This is one of those posts that will probably be of interest to very few people.  Many have probably not thought of the issue of electronic signatures (or e-signatures) for filings with Corporations Canada.  Others may have thought about it and assumed that it has been permissible for a long period of time.   Luckily, I have a strong team of smart people – because I was not really thinking about this issue.

Over the years and up until a few days ago, we have been in contact with Corporations Canada to inquire about the acceptability of electronic signatures for CNCA documents (such as Articles of Incorporation, Articles of Amendment, Consent to Use Name, etc.) and we were advised in the past that Corporations Canada’s policy is that they do not accept documents containing e-signatures.

We were advised that, in situations where e-signatures are indistinguishable from ink signatures, there will be no issue but Corporations Canada may reject documents that are clearly signed with e-signatures such as DocuSign, etc.  Our firm recently submitted a Consent to Use Name signed by a client with DocuSign and Corporations Canada did, indeed, reject the document.
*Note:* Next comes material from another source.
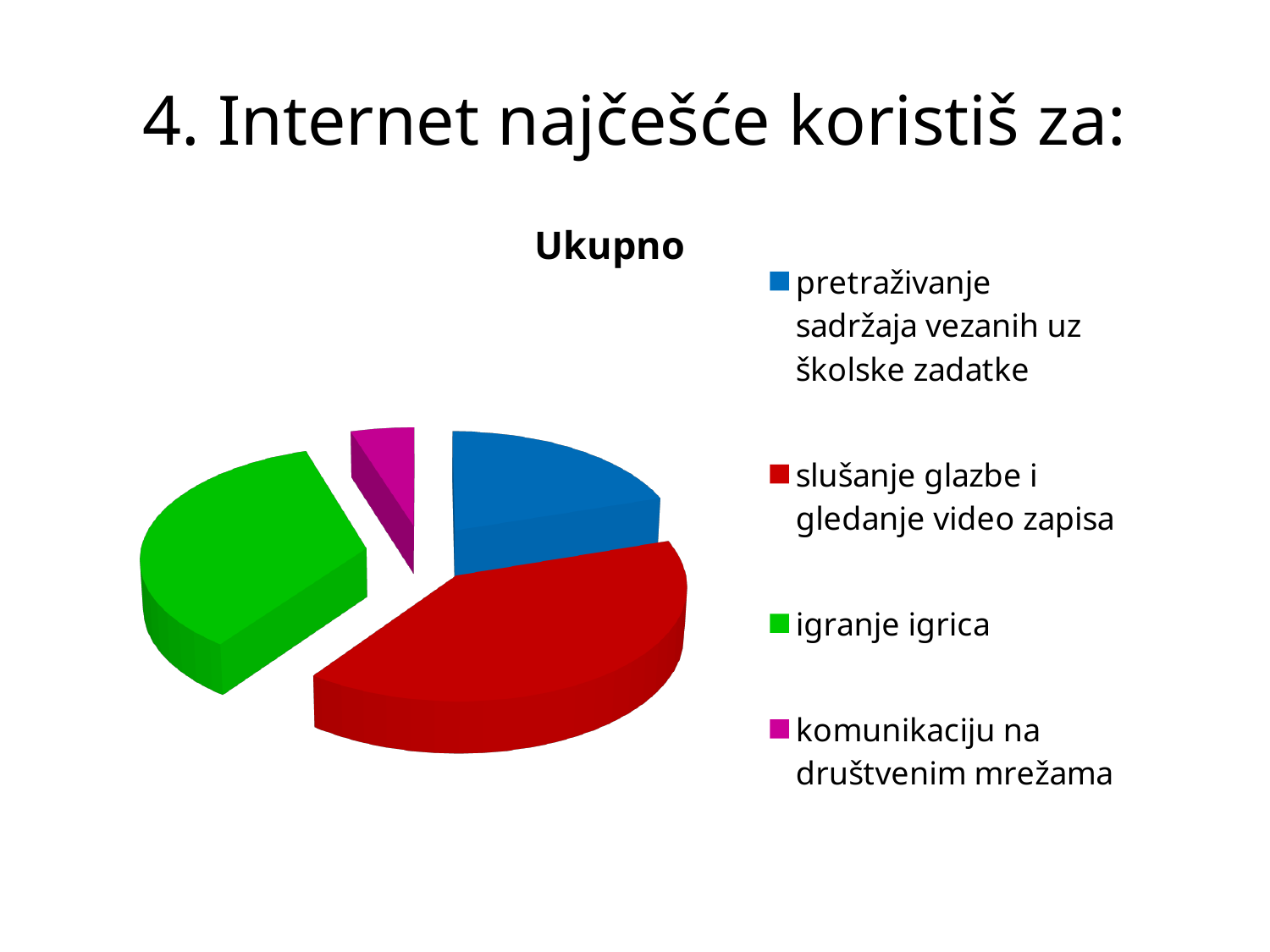
Which category has the largest slice of the pie? slušanje glazbe i gledanje video zapisa How many entries does the legend list? 4 Which slice is larger: 'slušanje glazbe i gledanje video zapisa' or 'pretraživanje sadržaja vezanih uz školske zadatke'? slušanje glazbe i gledanje video zapisa Which slice is larger: 'igranje igrica' or 'komunikaciju na društvenim mrežama'? igranje igrica What kind of chart is shown on the slide? pie chart What colour represents 'igranje igrica' in the pie chart? green What is the title of the chart? Ukupno Which slice is larger: 'igranje igrica' or 'pretraživanje sadržaja vezanih uz školske zadatke'? igranje igrica Which category has the smallest slice of the pie? komunikaciju na društvenim mrežama How many slices does the pie chart have? 4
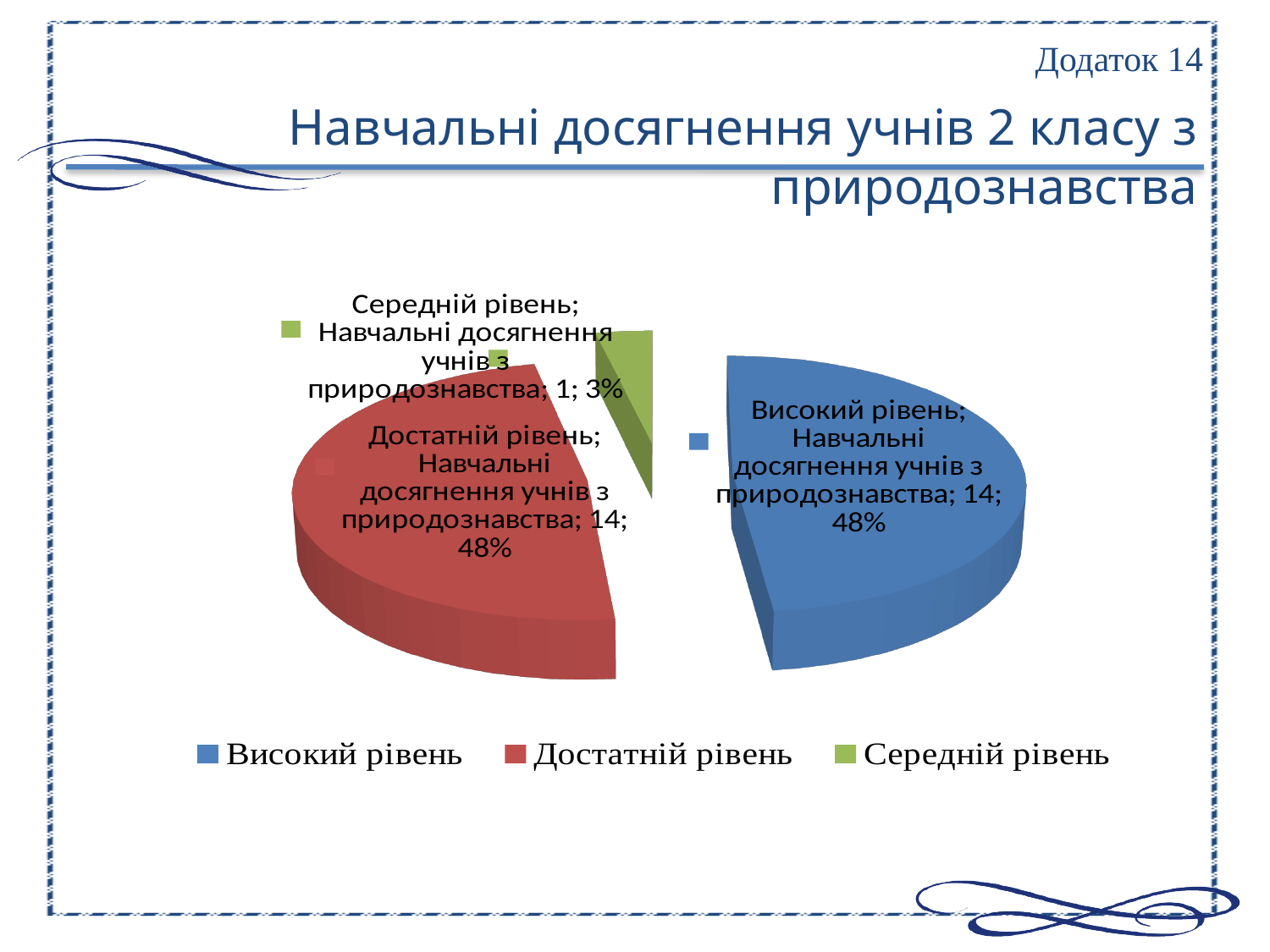
What share of the pie does Високий рівень represent? 48% How many entries does the legend list? 3 What is the value for Достатній рівень? 14 What is the value for Середній рівень? 1 What is the value for Високий рівень? 14 What share of the pie does Середній рівень represent? 3% What colour is the slice for Середній рівень? green What is the difference between the values for Високий рівень and Середній рівень? 13 Which category has the smallest slice? Середній рівень What kind of chart is shown on the slide? pie chart How many slices does the pie chart have? 3 Which is larger, the value for Достатній рівень or the value for Середній рівень? Достатній рівень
With the COVID-19 crisis and the new reality in which we find ourselves, we have had a further conversations with Corporations Canada and it appears that they have adjusted their position to be more flexible.

Corporations Canada recognizes, for example, that various governing bodies of lawyers and paralegals have loosened requirements for commissioning documents in the last few weeks.

For example, with a statutory declaration – which must be signed in the presence of an individual authorized to administer oaths – Corporations Canada seems to accept that if it is done within the parameters provided by the Barreau du Québec or the Law Society of Ontario, etc. relating to distance swearing, then that would be acceptable to Corporations Canada.

Most importantly, with respect to Articles and whether they can be digitally signed, it seems the position of Corporations Canada has become more flexible: Articles can be digitally signed if the requirements of section 270 of the CNCA (or section 252.7 of the CBCA) are satisfied, namely:

  • The signature resulting from the technology or process must be unique to the user;
  • The technology or process is used by a user to incorporate, add or associate that person’s signature to the electronic document; and
  • The technology or process makes it possible to identify the user.

Corporations Canada is taking the position that it is up to the corporation to determine whether the technology or process used to sign the Articles meets these requirements, and Corporations Canada cannot provide advice regarding issues such as choice of software or other technology.

It appears that Corporations Canada will not be the gatekeeper on this issue, and if the non-profit or charity is confident that the requirements of section 270 of the CNCA have been met then Corporations Canada will accept those documents.

In certain circumstances this will be very helpful to assist people who are physically distancing and may not have access to all the latest technology.

We are also very relieved that Corporations Canada’s Online Filing Centre is working so well and we are at times seeing documents returned to us in minutes or hours. This is very impressive. For anyone contemplating setting up a new non-profit corporation in Canada, the CNCA and Corporations Canada’s system provides a really good platform for non-profits and charities.